EXTRACT PROVIDED:
Latitude: 51.5621 / 51°33'43"N

Longitude: -0.6364 / 0°38'11"W

OS Eastings: 494619.051701

OS Northings: 185686.334551

OS Grid: SU946856

Mapcode National: GBR F7L.1XK

Mapcode Global: VHFSV.XZFV

Entry Name: Hartley Court moated site and enclosure

Scheduled Date: 11 February 1981

Last Amended: 10 June 1998

Source: Historic England

Source ID: 1018576

English Heritage Legacy ID: 27137

County: Buckinghamshire

Civil Parish: Burnham

Traditional County: Buckinghamshire

Lieutenancy Area (Ceremonial County): Buckinghamshire

Church of England Parish: Farnham Royal

Church of England Diocese: Oxford

Details

Hartley Court moated site stands on a slightly elevated gravel plateau near
the north western corner of Burnham Beeches, to the north of the junction of
Morton Drive and Halse Drive. The monument includes a sub-rectangular moated
island, covering approximately 0.6ha, which is situated within a larger,
diamond-shaped enclosure of approximately 3.7ha.
The island is surrounded by a broad ditch, measuring 5m to 7m in width and
about 1.5m in depth, which retains water for much of the year supplied by
rainfall and the natural water table. The dry summer of 1976 provided an
opportunity to probe the ditches revealing accumulated deposits of silt,
between 0.5m and 1m in depth, above the original bottom. The outer edge of the
ditch is flanked around most of the perimeter by a low bank, about 3m wide and
0.6m high, which is thought to be upcast from dredging, probably during the
period of occupation. The inner edge supports a larger bank, about 4m wide and
up to 1m high, which is continuous around the edge of the island apart from
two small gaps to the west (believed to be later alterations) and a single
opening near the southern end of the eastern arm. This latter break coincides
with a gap in the outer bank and a narrow causeway across the moat, and is
thought to be the original entrance.
The interior is subdivided by several banks, measuring on average 2.5m in
width and 0.8m high; including a main partition orientated north to south
across the middle of the island, broken by a central gap, 10m wide. A second
bank runs parallel to the northern section of the main partition, some 17m to
the east, and the intervening area contains some slight undulations which
suggest the position of former structures. This has been suggested as the
location of the principal dwelling. The inner bank of the moat is slightly
higher between the two internal banks, which may have provided some protection
from northerly winds, and a house located here would have the advantage of a
southerly aspect. Furthermore, a short section of trackway identified in the
eastern part of the island is aligned between this area and the entrance, and
with the gap in the central partition. A range of outbuildings is indicated by
three low, square platforms abutting the inner moat bank near the south
eastern corner of the island; and by two linear platforms, about 10m in width
and 15m to 20m in length, which extend along the southern edge of the island
towards a small embanked area in the south eastern corner. The north eastern
corner of the island appears to have been enclosed by a bank, indicated by two
surviving sections aligned between the gap in the main partition and the
eastern arm of the moat. This area contains a circular depression, 1m in
diameter, which has been probed to a depth of 1m without reaching the base and
is certainly a well. The well lies within a slight hollow bounded by shallow
scarps which suggest the foundations of a protective structure. The uneven
appearance of the ground surface within the north eastern enclosure implies
the locations of other domestic buildings which, given the proximity of the
well, are likely to include kitchens, stores, brew and bake houses.

EXERCISE SET:
• 1. According to the Hartley Court moated site description, what kinds of domestic buildings were likely located near the well?
• 2. Pick up the Hartley Court moated site description after its final sentence and carry it forward.
The data after this text play no part in these tasks.

ITEMS:
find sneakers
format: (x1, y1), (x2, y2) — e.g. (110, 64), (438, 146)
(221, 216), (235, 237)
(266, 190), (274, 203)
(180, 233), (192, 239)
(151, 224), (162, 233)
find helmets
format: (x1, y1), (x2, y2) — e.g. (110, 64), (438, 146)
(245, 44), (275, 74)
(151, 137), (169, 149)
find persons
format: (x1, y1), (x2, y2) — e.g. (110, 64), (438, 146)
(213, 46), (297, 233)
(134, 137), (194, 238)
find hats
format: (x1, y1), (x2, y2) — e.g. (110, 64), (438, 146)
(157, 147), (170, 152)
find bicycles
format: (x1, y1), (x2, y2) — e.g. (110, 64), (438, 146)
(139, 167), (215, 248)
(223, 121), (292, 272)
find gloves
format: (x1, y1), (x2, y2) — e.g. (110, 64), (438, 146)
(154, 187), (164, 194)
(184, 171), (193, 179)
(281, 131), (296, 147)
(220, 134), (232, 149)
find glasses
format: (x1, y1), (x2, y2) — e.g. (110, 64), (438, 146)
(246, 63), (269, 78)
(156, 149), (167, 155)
---
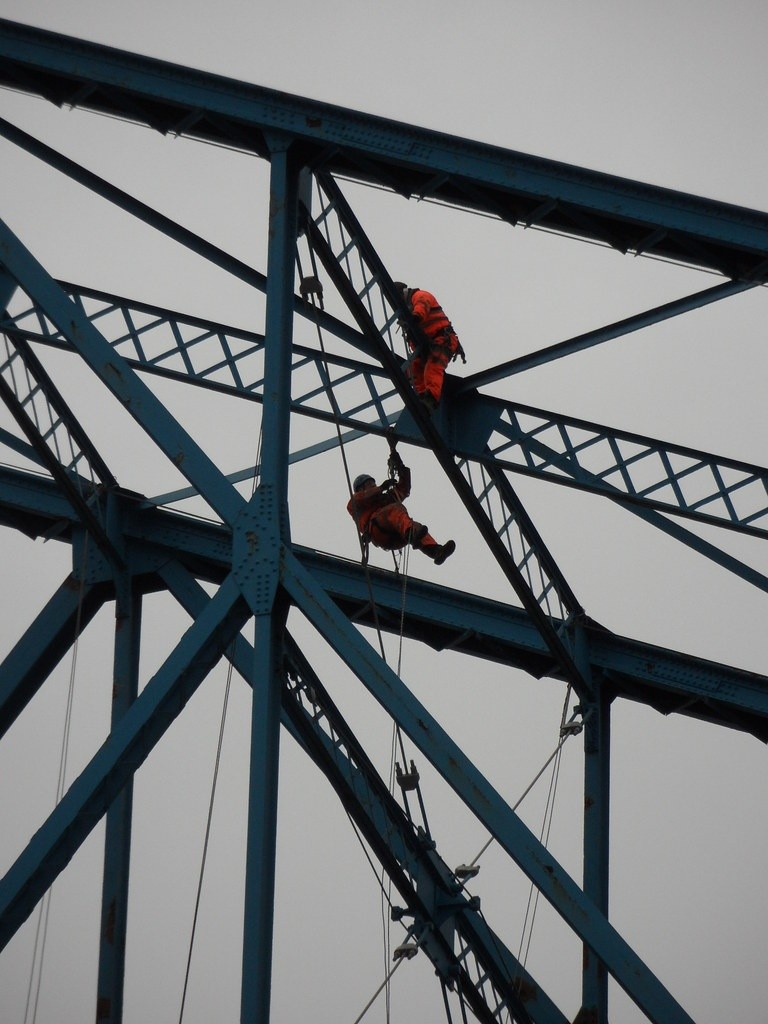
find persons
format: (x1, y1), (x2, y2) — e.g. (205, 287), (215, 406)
* * *
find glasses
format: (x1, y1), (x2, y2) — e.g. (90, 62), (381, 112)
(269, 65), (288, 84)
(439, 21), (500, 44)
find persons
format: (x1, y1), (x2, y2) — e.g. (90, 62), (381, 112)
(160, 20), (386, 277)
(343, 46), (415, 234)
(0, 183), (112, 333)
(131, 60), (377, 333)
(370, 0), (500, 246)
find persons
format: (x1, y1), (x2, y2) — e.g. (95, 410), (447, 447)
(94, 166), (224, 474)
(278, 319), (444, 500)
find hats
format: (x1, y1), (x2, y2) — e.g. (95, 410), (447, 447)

ANSWERS BY TASK:
• 1. Kitchens, stores, brew houses and bake houses.

• 2.
The outer enclosure measures approximately 200m between the north eastern and
south western corners and 330m between the corners to the north west and south
east, and is bounded by a bank and external ditch. The bank averages 3m wide
and 0.7m high and the ditch is generally the same width and about 0.6m deep;
except on the northern boundary where it has been recut to a depth of
approximately 1m. There are gaps in the circuit at the north west, north east
and south east corners, also at two points near the south east corner where
McAuliffe Drive crosses the enclosure. These are all matched by tracks noted
on the 1875 Ordnance Survey map, whereas two gaps in the western bank are
likely to be of recent origin. An original entrance may be located at the
eastern end of the southern arm, which differs from all others in that the
bank is broken but not the ditch. This entrance is aligned with a short
section of trackway identified to the north of McAuliffe Drive, leading to the
causeway across the moat. The ground within the outer enclosure contains
numerous undulations some of which, such as slight trackways skirting the
moat, may be be ascribed to the period of occupation. The boundary earthworks
are designed to keep stock, and other animals grazing the surrounding
woodpasture (such as swine and deer) out of the enclosure; perhaps with the
help of a fence along the bank. This would protect cultivated land within the
enclosure providing produce for the homestead.
`Hertleigh' wood is mentioned in the foundation charter of Burnham Abbey,
which lists grants of land from Richard, Earl of Cornwall, and was signed by
him at Cippenham Manor near Slough in 1266. The entrance to the moated site,
however, is directed towards East Burnham rather than to nearby Park Lane,
which is thought to have linked Burnham Abbey with its lands to the north; and
may indicate that the moated site remained, or originated in separate
ownership. The woodland retained by the Earl included a park called
`Herleteye' which is refered to in the appurtenances of Cippenham Manor in
1299. Hartley Wood and Court is mentioned (but not described) in the records
of a quarrel over adjacent rights of common in 1596. By the 17th century an
area with the same name was recorded in the possession of the Eyres of East
Burnham, and it has been suggested that the property may have been associated
with their predecessors, the Allard family, who owned Burnham Beeches from
1234.
The surface of McAuliffe Drive, the adjacent notice board and information
plaque are excluded from the scheduling together with all fences and fence
posts, although the ground beneath these features is included.

MAP EXTRACT
The site of the monument is shown on the attached map extract.

Source: Historic England

Reasons for Scheduling

Around 6,000 moated sites are known in England. They consist of wide ditches,
often or seasonally water-filled, partly or completely enclosing one or more
islands of dry ground on which stood domestic or religious buildings. In some
cases the islands were used for horticulture. The majority of moated sites
served as prestigious aristocratic and seigneurial residences with the
provision of a moat intended as a status symbol rather than a practical
military defence. The peak period during which moated sites were built was
between about 1250 and 1350 and by far the greatest concentration lies in
central and eastern parts of England. However, moated sites were built
throughout the medieval period, are widely scattered throughout England and
exhibit a high level of diversity in their forms and sizes. They form a
significant class of medieval monument and are important for the understanding
of the distribution of wealth and status in the countryside. Many examples
provide conditions favourable to the survival of organic remains.

Hartley Court is the best preserved medieval moated site in south
Buckinghamshire, and is amongst the finest in the region.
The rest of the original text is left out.